» **Problem**
Your response to the data below should hold nothing except the lines from the one containing "吉电股份2020年上半年净利" down to the one containing "данные, цифры, проценты", reproduced exactly and without pictures.

————————

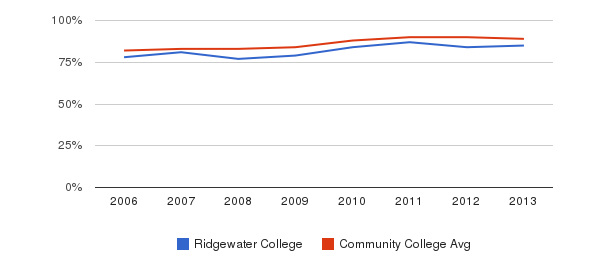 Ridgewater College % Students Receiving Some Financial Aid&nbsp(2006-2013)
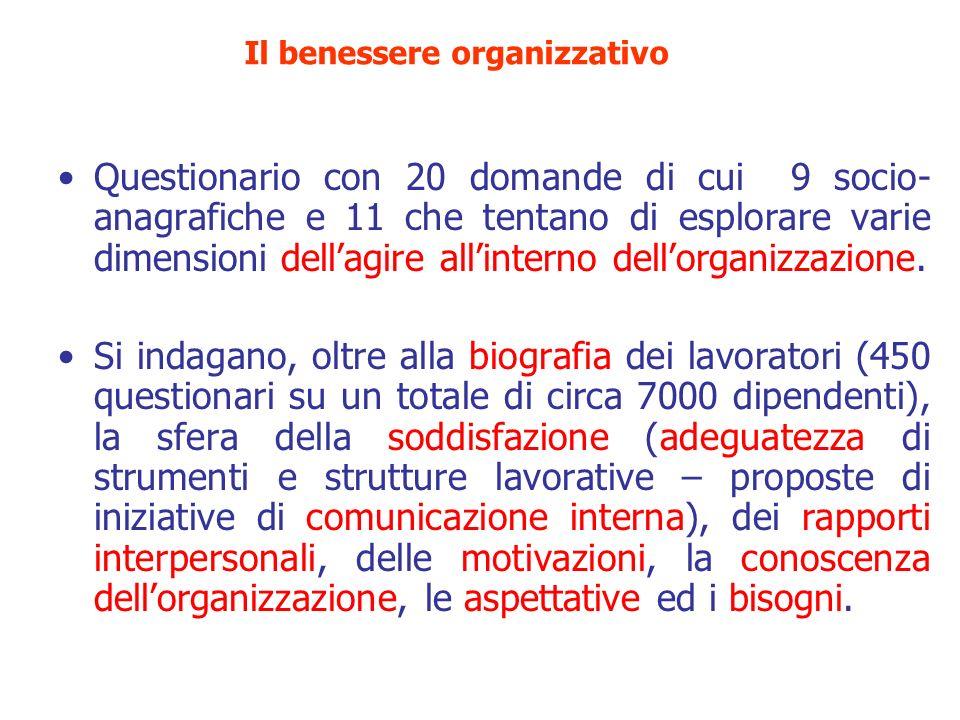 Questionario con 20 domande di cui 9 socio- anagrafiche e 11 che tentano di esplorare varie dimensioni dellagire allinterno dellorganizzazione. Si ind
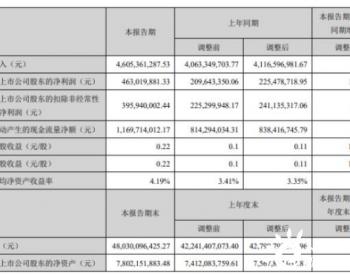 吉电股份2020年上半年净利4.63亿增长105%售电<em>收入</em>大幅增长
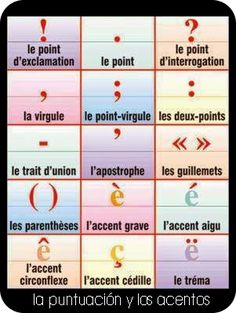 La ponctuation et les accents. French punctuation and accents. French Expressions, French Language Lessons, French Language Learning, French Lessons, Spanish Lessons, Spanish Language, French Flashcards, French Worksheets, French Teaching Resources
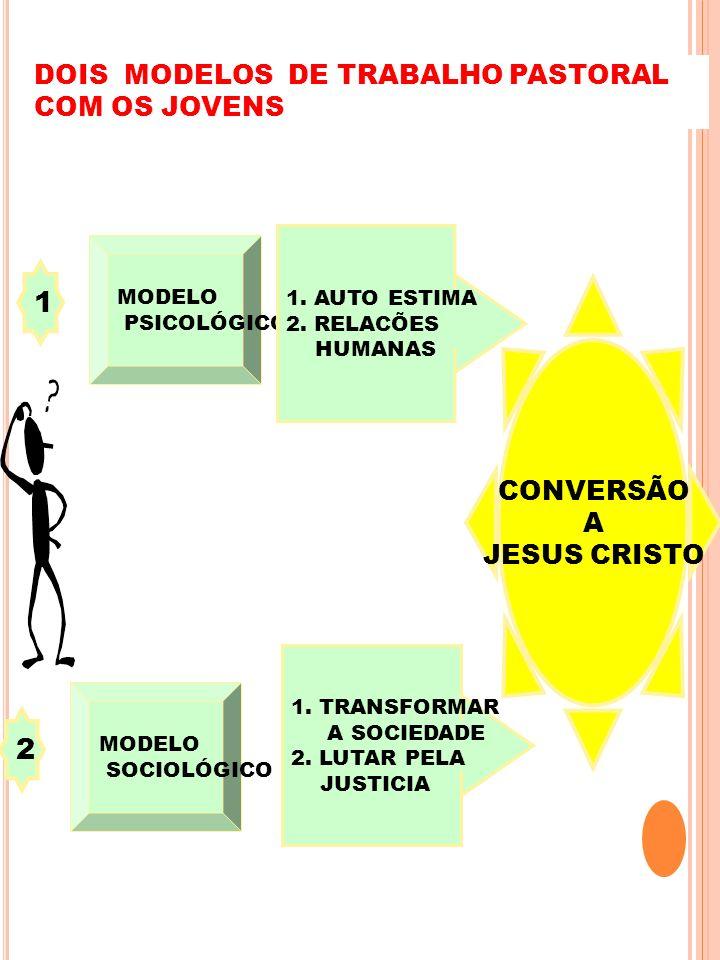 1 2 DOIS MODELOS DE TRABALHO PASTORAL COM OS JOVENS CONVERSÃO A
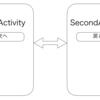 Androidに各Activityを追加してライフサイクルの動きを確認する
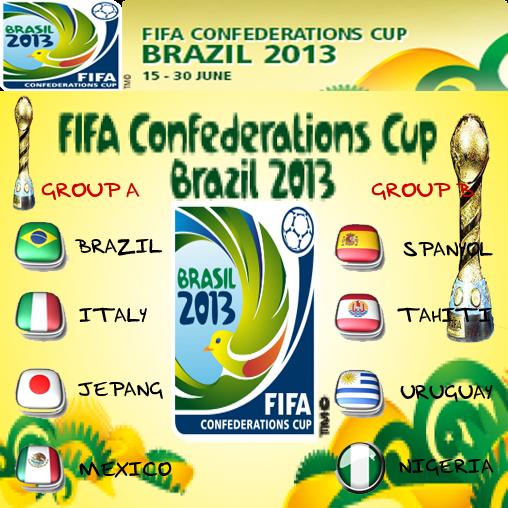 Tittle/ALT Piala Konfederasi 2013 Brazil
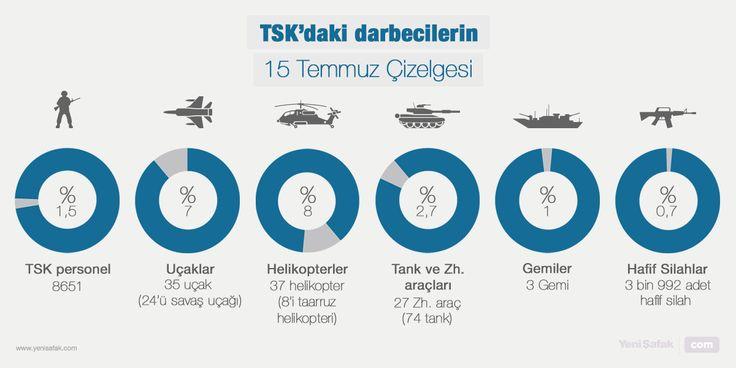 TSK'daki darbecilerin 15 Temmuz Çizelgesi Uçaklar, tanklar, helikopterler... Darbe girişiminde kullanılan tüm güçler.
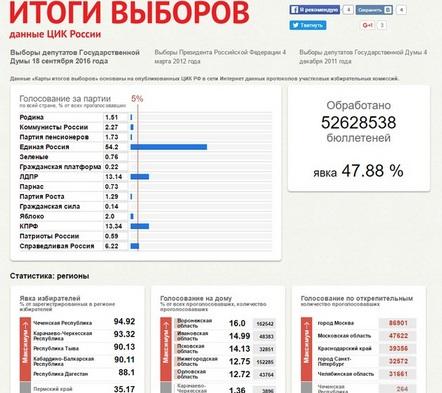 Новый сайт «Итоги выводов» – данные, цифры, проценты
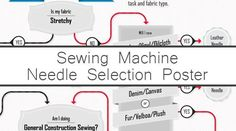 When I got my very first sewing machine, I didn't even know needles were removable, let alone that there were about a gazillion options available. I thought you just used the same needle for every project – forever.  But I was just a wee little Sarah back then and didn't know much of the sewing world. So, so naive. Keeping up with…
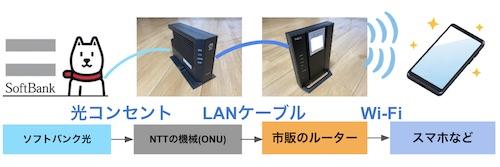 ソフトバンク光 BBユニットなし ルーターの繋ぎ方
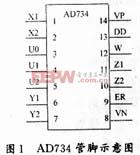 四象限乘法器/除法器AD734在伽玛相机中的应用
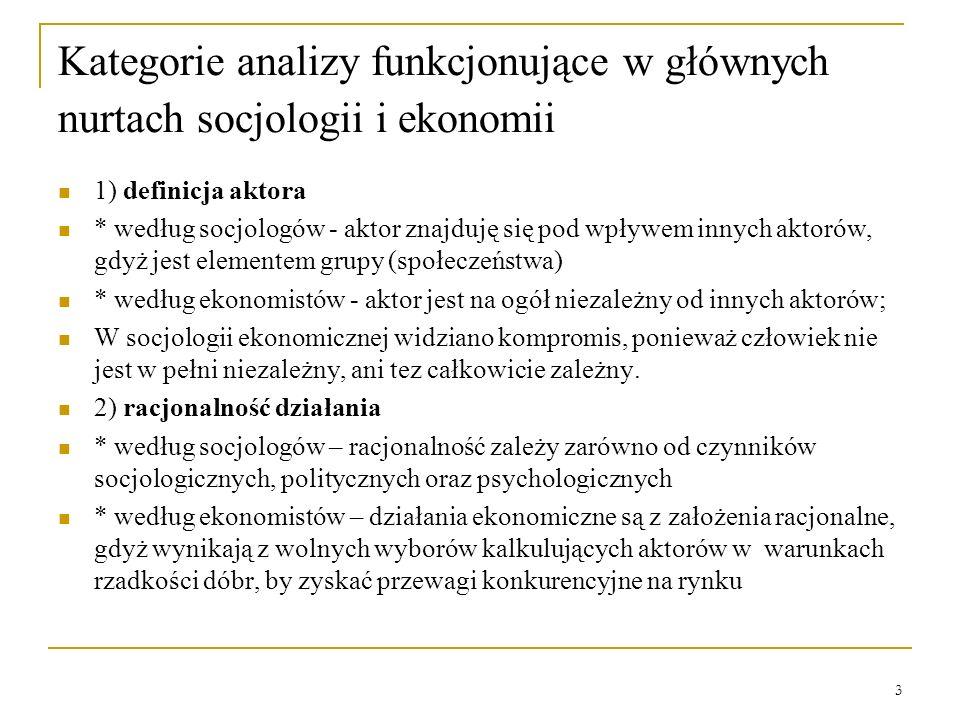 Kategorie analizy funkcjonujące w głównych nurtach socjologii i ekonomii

————————

» **Output**
 吉电股份2020年上半年净利4.63亿增长105%售电<em>收入</em>大幅增长
 La ponctuation et les accents. French punctuation and accents. French Expressions, French Language Lessons, French Language Learning, French Lessons, Spanish Lessons, Spanish Language, French Flashcards, French Worksheets, French Teaching Resources
 1 2 DOIS MODELOS DE TRABALHO PASTORAL COM OS JOVENS CONVERSÃO A
 Androidに各Activityを追加してライフサイクルの動きを確認する
 Tittle/ALT Piala Konfederasi 2013 Brazil
 TSK'daki darbecilerin 15 Temmuz Çizelgesi Uçaklar, tanklar, helikopterler... Darbe girişiminde kullanılan tüm güçler.
 Новый сайт «Итоги выводов» – данные, цифры, проценты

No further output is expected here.